May 24, 2017 at 2:38 PM #806633AnonymousGuestIt’s an odd phenomenon but certainly not a clear indication of a general San Diego real-estate bubble.
May 24, 2017 at 5:39 PM #806634Rich ToscanoKeymaster[quote=harvey]It’s an odd phenomenon but certainly not a clear indication of a general San Diego real-estate bubble.[/quote]
Agreed. A “hot market” is not the same as a “bubble.” It depends on your definition of bubble, I guess… but via the definition I use and that I think is most commonplace, bubbles are pretty rare events.

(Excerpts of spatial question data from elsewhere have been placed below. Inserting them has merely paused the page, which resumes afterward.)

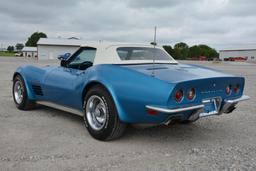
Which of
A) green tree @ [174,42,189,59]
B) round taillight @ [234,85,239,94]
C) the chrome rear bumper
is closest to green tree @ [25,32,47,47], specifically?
green tree @ [174,42,189,59]

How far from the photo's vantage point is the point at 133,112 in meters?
3.78

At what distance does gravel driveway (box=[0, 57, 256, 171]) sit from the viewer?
11.0 feet

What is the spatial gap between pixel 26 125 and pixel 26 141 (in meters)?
0.88

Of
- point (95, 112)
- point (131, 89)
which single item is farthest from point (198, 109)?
point (95, 112)

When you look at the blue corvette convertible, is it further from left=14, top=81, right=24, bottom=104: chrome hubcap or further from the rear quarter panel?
left=14, top=81, right=24, bottom=104: chrome hubcap

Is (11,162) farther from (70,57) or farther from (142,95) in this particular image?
(70,57)

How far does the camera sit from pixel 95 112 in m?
4.38

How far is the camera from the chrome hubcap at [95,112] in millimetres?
4301

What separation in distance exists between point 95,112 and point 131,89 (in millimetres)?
869

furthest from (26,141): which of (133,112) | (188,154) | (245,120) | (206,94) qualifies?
(245,120)

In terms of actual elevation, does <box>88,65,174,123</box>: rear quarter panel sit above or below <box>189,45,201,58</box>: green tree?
below

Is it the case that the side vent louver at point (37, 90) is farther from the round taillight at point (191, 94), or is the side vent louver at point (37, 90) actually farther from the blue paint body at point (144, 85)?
the round taillight at point (191, 94)

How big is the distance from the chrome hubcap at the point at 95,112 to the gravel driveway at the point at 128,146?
0.70 ft

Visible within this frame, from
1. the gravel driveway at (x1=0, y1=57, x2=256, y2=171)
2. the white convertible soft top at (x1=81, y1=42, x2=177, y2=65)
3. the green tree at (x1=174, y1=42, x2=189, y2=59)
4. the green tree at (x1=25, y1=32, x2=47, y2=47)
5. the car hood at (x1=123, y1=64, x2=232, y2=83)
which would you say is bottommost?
the gravel driveway at (x1=0, y1=57, x2=256, y2=171)
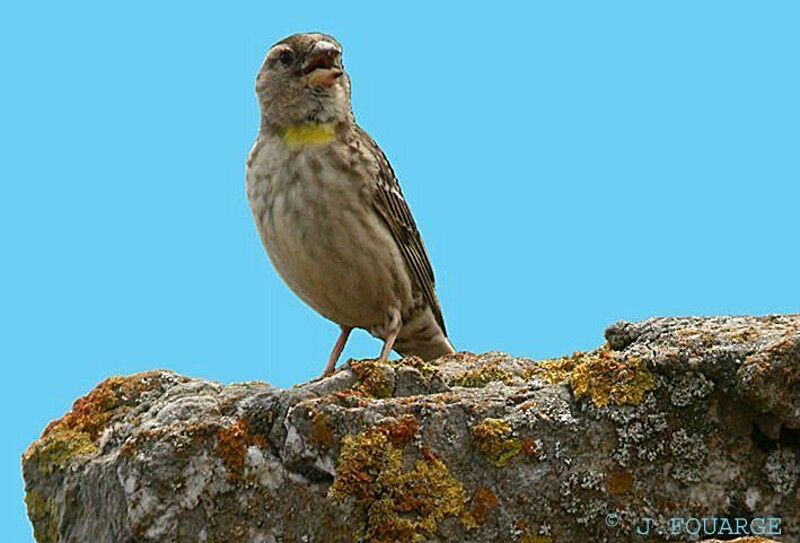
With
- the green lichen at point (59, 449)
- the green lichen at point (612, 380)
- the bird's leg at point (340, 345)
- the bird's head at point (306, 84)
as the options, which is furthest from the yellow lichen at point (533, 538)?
the bird's head at point (306, 84)

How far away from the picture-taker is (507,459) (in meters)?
4.57

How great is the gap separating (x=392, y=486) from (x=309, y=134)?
121 inches

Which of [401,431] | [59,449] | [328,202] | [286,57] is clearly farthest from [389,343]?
[401,431]

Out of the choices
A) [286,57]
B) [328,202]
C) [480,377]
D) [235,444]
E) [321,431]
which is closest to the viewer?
[321,431]

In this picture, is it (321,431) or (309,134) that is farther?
(309,134)

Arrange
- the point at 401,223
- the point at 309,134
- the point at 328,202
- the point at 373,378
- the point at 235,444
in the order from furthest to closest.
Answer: the point at 401,223, the point at 309,134, the point at 328,202, the point at 373,378, the point at 235,444

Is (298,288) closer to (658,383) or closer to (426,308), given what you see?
(426,308)

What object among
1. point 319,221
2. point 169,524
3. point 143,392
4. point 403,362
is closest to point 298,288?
point 319,221

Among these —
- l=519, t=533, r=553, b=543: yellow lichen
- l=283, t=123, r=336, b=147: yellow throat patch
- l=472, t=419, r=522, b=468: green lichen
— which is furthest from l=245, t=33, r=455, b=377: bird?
l=519, t=533, r=553, b=543: yellow lichen

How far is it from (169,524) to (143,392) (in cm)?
121

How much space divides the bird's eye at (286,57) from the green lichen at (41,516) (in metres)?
2.85

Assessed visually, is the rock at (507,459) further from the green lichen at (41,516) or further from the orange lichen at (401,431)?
the green lichen at (41,516)

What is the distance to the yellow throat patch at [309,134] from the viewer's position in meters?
7.11

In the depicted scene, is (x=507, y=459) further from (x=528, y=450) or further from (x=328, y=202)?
(x=328, y=202)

The way I think of it is that bubbles have two defining features:
– Extreme overvaluation
– Widespread euphoria and overconfidence (and conversely, a complete lack of concern/dismissiveness towards risk)In this sense, the mid-2000s was a classic bubble. Valuation reached 3.5 standard deviations above historical median — just massive overvaluation. And we all remember how frothing-at-the-mouth bullish everyone was. Everyone knew you were a total idiot if you didn’t buy a house, dooming all your descendants to a lifetime of penury and servitude to the enlightened home owning class. (The more circumspect acknowledged that housing might just stop going up double digits every year, and might flatten out for a few years… that was about the closest you got to risk awareness).

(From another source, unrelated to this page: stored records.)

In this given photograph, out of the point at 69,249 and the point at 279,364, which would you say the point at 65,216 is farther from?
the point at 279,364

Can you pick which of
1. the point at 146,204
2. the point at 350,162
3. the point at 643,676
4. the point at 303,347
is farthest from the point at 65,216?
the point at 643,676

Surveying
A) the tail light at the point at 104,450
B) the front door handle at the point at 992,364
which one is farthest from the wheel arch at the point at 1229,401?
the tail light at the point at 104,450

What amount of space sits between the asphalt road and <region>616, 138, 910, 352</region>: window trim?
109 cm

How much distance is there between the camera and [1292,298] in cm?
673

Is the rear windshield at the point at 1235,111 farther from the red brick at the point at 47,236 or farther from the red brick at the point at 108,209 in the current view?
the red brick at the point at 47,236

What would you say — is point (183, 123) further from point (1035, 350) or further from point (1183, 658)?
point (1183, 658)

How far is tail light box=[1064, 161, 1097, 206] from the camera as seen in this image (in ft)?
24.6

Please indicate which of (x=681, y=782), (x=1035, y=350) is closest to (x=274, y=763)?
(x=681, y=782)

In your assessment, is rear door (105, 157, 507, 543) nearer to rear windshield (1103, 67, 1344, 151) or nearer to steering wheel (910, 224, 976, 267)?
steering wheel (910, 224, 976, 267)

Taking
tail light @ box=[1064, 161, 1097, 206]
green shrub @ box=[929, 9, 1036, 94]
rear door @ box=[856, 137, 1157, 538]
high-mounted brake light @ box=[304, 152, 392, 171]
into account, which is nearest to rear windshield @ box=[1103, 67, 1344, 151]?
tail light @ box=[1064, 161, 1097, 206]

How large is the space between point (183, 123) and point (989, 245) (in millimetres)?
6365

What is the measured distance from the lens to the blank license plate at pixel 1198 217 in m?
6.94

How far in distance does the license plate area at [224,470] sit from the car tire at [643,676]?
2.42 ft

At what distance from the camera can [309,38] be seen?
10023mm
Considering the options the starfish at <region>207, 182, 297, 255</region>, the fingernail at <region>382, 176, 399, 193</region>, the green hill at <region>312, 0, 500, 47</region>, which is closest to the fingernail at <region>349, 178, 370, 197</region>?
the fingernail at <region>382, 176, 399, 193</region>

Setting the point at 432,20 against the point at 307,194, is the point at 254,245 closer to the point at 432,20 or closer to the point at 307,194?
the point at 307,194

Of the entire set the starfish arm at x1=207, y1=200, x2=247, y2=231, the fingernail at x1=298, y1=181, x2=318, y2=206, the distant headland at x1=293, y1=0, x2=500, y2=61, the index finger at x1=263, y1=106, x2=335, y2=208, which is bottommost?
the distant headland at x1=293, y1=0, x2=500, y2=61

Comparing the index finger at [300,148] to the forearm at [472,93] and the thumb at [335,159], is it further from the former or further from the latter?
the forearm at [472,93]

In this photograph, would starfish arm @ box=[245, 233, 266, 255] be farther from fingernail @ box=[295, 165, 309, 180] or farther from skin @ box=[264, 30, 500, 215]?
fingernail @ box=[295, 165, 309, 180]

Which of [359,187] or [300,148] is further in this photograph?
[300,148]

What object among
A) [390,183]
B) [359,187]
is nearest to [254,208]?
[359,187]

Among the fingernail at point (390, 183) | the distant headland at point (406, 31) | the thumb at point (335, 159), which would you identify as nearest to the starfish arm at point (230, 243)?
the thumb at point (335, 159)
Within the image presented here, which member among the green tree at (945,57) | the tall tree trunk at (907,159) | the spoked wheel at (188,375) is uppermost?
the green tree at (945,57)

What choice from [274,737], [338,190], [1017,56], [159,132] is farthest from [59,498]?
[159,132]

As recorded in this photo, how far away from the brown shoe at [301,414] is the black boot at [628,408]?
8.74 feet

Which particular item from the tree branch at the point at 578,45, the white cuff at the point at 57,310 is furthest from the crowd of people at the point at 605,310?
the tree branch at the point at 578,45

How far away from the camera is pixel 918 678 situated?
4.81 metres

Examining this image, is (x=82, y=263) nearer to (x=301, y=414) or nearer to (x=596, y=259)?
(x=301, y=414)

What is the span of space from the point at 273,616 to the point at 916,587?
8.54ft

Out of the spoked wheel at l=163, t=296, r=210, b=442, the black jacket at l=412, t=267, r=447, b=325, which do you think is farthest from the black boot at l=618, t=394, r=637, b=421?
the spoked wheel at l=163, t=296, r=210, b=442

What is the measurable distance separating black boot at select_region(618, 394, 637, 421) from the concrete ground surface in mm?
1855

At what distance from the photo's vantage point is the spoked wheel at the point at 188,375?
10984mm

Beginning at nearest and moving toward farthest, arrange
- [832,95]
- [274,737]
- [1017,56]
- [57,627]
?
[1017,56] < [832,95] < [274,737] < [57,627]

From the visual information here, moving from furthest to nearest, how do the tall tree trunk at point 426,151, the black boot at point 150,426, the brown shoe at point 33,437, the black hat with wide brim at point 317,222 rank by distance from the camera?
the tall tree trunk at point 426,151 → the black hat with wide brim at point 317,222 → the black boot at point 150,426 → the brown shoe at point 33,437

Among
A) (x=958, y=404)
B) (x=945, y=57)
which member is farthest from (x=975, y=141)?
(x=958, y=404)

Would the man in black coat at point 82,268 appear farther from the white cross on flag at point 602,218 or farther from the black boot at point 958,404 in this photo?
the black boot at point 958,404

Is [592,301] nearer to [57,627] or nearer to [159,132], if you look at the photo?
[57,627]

Totally different now. Valuations are high for sure — but not at bubble levels. More coming on this soon, but they’d have to rise another 18% in excess of rents/incomes to hit the 2 standard deviation threshold that I’ve often referenced (with credit to Grantham/GMO). And 40% to hit the bubble peak. And that’s without accounting for the mitigating effect of low interest rates, which I do think is a real thing, should the rates stay low in the years to come.
As far as euphoria, I don’t see that either. Except maybe from gzz (I kid, I kid ;-). Seriously, there is nothing like the kind of hubris, self-delusion, and FOMO that was on display in the mid-aughts. In fact there is a lot of skepticism… and not just here on pigg.

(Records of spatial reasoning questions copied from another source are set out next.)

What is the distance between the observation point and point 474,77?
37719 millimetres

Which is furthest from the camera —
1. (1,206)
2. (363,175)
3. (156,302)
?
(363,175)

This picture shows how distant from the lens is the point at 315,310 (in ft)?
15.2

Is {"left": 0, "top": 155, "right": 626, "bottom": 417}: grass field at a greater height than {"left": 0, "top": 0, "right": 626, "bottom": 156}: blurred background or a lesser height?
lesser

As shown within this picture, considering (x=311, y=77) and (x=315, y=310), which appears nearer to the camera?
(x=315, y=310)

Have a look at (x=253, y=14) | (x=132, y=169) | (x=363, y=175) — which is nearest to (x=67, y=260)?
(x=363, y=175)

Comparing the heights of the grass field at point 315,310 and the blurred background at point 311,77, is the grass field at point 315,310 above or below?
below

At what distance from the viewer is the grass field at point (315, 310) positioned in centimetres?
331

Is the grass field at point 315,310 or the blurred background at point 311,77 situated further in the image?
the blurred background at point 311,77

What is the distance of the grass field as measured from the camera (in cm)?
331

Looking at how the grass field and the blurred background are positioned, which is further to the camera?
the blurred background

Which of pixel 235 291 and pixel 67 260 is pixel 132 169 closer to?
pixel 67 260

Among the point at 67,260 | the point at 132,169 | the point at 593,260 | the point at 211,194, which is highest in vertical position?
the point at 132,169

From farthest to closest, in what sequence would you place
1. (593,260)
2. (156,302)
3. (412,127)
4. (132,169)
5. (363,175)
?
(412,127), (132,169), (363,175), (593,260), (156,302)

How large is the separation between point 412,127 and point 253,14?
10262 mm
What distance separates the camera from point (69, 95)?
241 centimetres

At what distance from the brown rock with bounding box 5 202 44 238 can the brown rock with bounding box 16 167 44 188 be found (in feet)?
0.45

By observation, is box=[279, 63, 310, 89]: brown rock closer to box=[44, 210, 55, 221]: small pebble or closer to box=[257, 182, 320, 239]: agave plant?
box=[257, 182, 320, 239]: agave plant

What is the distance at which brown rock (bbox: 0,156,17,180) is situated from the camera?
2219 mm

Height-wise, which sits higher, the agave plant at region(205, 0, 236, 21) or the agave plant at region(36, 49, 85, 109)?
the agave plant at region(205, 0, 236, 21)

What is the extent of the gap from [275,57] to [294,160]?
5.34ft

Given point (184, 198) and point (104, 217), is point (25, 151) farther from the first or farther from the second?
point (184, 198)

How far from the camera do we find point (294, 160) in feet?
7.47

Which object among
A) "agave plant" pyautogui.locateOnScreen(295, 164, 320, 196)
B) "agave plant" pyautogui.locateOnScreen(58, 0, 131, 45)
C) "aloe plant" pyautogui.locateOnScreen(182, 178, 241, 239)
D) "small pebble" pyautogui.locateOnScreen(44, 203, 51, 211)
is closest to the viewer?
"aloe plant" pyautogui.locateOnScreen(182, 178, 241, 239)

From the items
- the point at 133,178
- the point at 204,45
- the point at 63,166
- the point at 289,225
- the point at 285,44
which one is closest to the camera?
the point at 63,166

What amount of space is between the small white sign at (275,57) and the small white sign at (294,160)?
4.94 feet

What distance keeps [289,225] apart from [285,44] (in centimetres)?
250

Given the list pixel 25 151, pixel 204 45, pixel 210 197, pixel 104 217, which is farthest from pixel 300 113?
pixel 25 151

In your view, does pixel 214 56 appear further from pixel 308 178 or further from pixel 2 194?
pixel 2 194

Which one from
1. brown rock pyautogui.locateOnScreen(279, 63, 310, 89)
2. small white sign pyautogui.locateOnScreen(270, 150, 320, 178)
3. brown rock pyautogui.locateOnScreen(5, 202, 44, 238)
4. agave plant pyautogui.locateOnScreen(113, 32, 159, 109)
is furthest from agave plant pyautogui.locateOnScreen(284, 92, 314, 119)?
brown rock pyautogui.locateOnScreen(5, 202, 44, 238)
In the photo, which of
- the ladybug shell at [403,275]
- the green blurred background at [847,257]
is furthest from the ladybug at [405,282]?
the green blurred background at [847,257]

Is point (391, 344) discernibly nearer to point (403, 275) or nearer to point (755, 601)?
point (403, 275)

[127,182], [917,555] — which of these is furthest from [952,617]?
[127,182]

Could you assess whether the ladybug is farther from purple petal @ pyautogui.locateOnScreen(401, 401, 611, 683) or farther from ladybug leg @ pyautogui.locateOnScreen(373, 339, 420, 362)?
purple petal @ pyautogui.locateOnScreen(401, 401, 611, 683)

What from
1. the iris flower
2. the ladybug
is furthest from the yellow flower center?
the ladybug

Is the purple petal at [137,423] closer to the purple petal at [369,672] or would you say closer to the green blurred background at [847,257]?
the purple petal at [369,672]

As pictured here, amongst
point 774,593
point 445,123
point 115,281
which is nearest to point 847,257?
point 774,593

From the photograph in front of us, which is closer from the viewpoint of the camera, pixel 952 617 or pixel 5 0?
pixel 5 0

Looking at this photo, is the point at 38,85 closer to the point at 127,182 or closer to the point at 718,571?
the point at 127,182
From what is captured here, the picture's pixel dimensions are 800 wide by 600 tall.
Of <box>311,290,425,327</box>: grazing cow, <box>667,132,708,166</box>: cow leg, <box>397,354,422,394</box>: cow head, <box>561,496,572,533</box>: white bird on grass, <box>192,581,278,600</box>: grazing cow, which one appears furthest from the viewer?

So I declare this (still) not a bubble. It’s a hot market that has gotten pretty overpriced — that’s certainly a fact that all market participants should consider! But it’s something different than a bubble. And something a lot less scary, because that overvaluation can be worked off without things going to hell in a handbasket.
May 24, 2017 at 6:21 PM #806635spdrunParticipantThe crash was only scary for idiots who didn’t engage their brain before signing on the dotted line in 2005 to 2007.